The blue-chip average hasn’t crossed above the 12,000-mark since early-August, and is within 800 points of reaching its highest close in 2011. Indeed, the Dow is nearly 1,400 points off of its 2011 lows. Meanwhile, volatility plunged 12%, and yields on government debt rose, indicating traders are rushing back into equity markets.
Financials were the best performers on the day, followed by energy and basic materials shares. Defensive stocks, like healthcare and consumer staples, however, lagged far behind the broader markets.
Wall Street has been driven higher and lower by headlines from across the Atlantic in recent months as market participants have fretted over the specter that the euro zone debt crisis could spark another credit crunch and seize already fragile global economies.
Policymakers meeting at a summit in Brussels forged a deal early Thursday morning that analysts say represents a major step forward for the 17-member currency bloc.

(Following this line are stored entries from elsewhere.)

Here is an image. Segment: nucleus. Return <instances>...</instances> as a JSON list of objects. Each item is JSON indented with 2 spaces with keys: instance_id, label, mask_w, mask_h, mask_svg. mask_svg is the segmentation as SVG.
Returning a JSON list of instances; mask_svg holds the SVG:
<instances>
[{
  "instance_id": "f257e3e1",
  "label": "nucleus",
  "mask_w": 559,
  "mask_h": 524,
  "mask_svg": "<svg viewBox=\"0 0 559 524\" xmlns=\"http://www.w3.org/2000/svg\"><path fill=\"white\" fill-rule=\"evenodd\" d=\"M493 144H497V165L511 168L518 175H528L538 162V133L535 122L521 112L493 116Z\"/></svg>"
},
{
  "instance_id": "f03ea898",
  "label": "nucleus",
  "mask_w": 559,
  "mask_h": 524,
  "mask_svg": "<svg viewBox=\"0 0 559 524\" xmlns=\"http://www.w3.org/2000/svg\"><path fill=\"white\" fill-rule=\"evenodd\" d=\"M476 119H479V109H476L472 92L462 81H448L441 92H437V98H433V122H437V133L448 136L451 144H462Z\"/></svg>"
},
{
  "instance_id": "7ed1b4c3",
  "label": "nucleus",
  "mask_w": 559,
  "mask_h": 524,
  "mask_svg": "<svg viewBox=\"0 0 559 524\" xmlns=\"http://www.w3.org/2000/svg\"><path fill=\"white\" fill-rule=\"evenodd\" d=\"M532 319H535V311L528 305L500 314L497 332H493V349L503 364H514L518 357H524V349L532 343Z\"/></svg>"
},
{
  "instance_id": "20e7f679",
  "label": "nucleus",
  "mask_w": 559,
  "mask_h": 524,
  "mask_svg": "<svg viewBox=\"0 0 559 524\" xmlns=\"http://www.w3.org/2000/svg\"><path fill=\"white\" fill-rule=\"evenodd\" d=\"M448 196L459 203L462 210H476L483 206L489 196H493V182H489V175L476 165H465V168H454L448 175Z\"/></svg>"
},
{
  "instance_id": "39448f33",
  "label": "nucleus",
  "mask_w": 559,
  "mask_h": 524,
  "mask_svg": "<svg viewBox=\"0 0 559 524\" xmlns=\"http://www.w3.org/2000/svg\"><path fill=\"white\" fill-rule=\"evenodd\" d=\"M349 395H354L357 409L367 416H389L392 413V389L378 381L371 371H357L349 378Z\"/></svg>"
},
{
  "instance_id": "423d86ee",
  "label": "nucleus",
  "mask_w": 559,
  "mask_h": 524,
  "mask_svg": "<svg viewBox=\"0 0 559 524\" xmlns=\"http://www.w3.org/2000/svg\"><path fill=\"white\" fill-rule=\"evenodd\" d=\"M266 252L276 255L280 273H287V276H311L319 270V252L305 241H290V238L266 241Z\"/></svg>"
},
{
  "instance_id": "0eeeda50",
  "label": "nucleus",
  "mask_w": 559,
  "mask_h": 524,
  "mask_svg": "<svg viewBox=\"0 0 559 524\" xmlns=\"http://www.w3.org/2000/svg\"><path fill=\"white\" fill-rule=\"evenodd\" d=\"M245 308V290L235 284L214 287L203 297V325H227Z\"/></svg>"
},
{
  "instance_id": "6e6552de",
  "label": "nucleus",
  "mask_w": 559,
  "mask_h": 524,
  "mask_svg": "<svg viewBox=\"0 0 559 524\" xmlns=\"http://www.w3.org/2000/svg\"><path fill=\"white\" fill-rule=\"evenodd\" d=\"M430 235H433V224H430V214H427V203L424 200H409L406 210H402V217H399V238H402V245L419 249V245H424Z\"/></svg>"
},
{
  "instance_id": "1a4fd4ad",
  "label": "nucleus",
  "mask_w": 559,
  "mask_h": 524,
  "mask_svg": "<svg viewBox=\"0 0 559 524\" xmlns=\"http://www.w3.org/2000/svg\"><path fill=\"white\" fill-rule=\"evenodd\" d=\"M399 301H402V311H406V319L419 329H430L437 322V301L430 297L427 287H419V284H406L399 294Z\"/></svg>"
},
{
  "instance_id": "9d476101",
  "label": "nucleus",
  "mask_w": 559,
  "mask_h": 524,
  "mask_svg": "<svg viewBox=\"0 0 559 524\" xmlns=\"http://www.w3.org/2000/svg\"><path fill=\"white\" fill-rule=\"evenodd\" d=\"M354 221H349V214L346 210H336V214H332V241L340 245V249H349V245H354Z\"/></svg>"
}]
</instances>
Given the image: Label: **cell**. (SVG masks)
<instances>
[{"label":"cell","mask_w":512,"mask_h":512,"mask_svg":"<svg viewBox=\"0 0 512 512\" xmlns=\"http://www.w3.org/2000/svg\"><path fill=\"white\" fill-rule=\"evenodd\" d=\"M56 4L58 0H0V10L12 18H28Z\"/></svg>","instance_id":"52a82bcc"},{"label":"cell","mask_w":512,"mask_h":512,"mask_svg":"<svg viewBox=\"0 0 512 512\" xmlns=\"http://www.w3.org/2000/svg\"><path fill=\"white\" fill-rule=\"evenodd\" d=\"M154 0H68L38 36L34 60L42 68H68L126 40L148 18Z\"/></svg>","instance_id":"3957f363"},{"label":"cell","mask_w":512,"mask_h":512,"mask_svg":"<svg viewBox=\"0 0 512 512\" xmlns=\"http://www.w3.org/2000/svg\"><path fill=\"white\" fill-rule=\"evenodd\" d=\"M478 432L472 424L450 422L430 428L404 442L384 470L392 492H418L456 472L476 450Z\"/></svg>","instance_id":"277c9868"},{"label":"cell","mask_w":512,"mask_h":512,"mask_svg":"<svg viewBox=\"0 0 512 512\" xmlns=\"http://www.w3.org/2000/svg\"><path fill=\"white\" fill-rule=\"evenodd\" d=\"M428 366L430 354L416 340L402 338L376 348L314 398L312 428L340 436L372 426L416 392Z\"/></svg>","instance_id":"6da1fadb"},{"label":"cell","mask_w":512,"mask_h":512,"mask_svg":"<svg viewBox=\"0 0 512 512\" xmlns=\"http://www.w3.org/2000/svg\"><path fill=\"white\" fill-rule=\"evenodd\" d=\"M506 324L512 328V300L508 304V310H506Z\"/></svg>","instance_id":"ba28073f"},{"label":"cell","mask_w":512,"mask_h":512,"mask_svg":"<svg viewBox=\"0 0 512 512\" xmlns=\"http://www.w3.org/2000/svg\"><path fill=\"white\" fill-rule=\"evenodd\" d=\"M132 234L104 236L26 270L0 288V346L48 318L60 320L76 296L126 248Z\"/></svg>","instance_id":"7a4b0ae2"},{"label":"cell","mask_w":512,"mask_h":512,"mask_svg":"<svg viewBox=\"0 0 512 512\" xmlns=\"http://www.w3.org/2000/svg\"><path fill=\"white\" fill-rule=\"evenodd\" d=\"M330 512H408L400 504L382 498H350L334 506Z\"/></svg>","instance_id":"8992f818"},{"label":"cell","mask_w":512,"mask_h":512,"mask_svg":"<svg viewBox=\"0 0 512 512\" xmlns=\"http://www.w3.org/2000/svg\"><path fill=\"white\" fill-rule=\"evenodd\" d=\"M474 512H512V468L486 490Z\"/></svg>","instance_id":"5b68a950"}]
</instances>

Private holders of Greece’s government debt agreed to a voluntary writedown of 50%, potentially staving off a default, and a pushing the embattled country’s level of debt as compared to economic output down to 120% by 2020 from 160% presently. There were worries by market participants that a default by Greece would weigh heavily European banks, which had seen their shares decline heavily.
The leaders meeting at the summit also agreed to leverage the $610 billion European Financial Stability Facility “four of five fold,” which is expected to boost its firepower upward of $1.4 trillion, depending on how it is deployed. Additionally, European banks will have to boost tier-1 capital levels to 9% by June 2012 to provide a bigger buffer against sovereign exposure.
Still, doubts remained Europe’s ability to quickly finalize the agreement that was reached Thursday morning.